Document excerpt ->
◇ ◇ ◇ ◇ ◇

## Related questions with answers

Solve the given system of differential equations.

$x _ { 1 } ^ { \prime } = 2 x _ { 1 } , \quad x _ { 2 } ^ { \prime } = x _ { 2 } - x _ { 3 } , \quad x _ { 3 } ^ { \prime } = x _ { 2 } + x _ { 3 }.$

Solutions

VerifiedWe are given the following system of differential equations

$\begin{align*} x_1'&=2x_1,\\ x_2'&=x_2-x_3,\\ x_3'&=x_2+x_3. \end{align*}$

We need to solve it.

Consider the system of differential equations

$\begin{array}{lll}x'_1=2x_1\\ x'_2=x_2-x_3\\ x'_3=x_2+x_3\end{array}$

.

◇ ◇ ◇ ◇ ◇

Given records ->
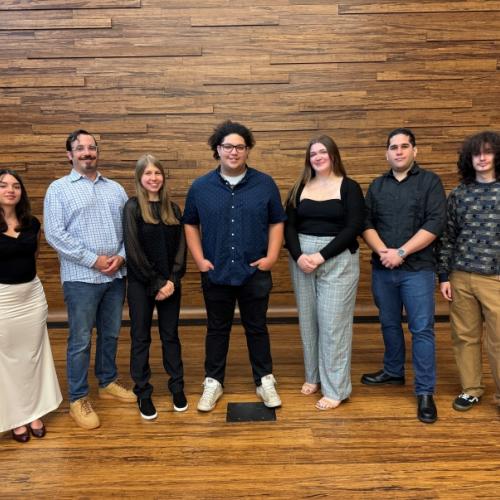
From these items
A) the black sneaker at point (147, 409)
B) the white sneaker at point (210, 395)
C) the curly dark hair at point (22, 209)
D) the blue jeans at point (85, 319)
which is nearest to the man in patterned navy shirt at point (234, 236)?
the white sneaker at point (210, 395)

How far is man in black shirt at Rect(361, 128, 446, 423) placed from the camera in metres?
2.20

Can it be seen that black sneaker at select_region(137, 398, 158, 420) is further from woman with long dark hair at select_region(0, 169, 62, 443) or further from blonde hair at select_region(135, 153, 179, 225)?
blonde hair at select_region(135, 153, 179, 225)

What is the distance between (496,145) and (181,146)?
2435 millimetres

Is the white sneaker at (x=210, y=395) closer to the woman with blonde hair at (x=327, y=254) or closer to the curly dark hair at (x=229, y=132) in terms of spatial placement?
the woman with blonde hair at (x=327, y=254)

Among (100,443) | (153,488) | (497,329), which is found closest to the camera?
(153,488)

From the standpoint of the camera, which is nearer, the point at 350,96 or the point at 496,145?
the point at 496,145

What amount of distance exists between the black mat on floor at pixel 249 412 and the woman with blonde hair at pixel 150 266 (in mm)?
299

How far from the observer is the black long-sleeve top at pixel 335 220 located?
220 cm

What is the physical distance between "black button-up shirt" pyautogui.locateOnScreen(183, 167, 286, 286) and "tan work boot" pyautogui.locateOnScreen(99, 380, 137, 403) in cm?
82

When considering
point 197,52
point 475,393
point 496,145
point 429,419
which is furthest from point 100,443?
point 197,52

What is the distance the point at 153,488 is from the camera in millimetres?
1728

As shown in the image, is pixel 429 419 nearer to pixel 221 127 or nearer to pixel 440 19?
pixel 221 127

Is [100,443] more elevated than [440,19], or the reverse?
[440,19]

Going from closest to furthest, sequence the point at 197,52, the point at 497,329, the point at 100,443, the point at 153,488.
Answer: the point at 153,488 < the point at 100,443 < the point at 497,329 < the point at 197,52
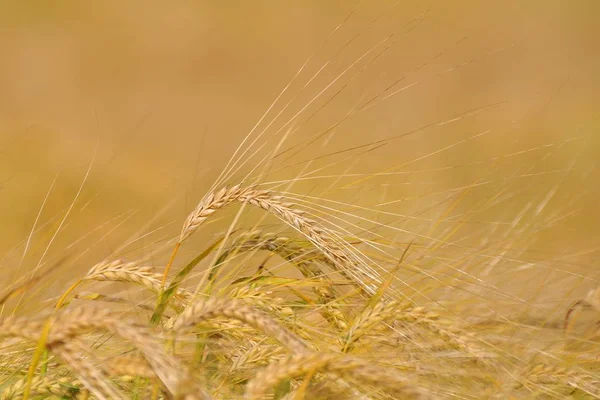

◇ ◇ ◇ ◇ ◇

Tasks ->
1. In the differential equations excerpt, why does the solution state "We need to solve it"?
2. In the rows, from the line containing "What is the distance the" through the end of the rows, inclusive, can you swap "elevated" for "raised" and give those lines again with everything else unchanged and the pictures left out?
The differential equations excerpt has no connection to the rows.

Expected outputs ->
1. The related question asks to solve the given system x₁′ = 2x₁, x₂′ = x₂ − x₃, x₃′ = x₂ + x₃. The solution restates that system and sets solving it as its goal.

2.
What is the distance the point at 153,488 is from the camera in millimetres?
1728

As shown in the image, is pixel 429 419 nearer to pixel 221 127 or nearer to pixel 440 19?
pixel 221 127

Is [100,443] more raised than [440,19], or the reverse?
[440,19]

Going from closest to furthest, sequence the point at 197,52, the point at 497,329, the point at 100,443, the point at 153,488.
Answer: the point at 153,488 < the point at 100,443 < the point at 497,329 < the point at 197,52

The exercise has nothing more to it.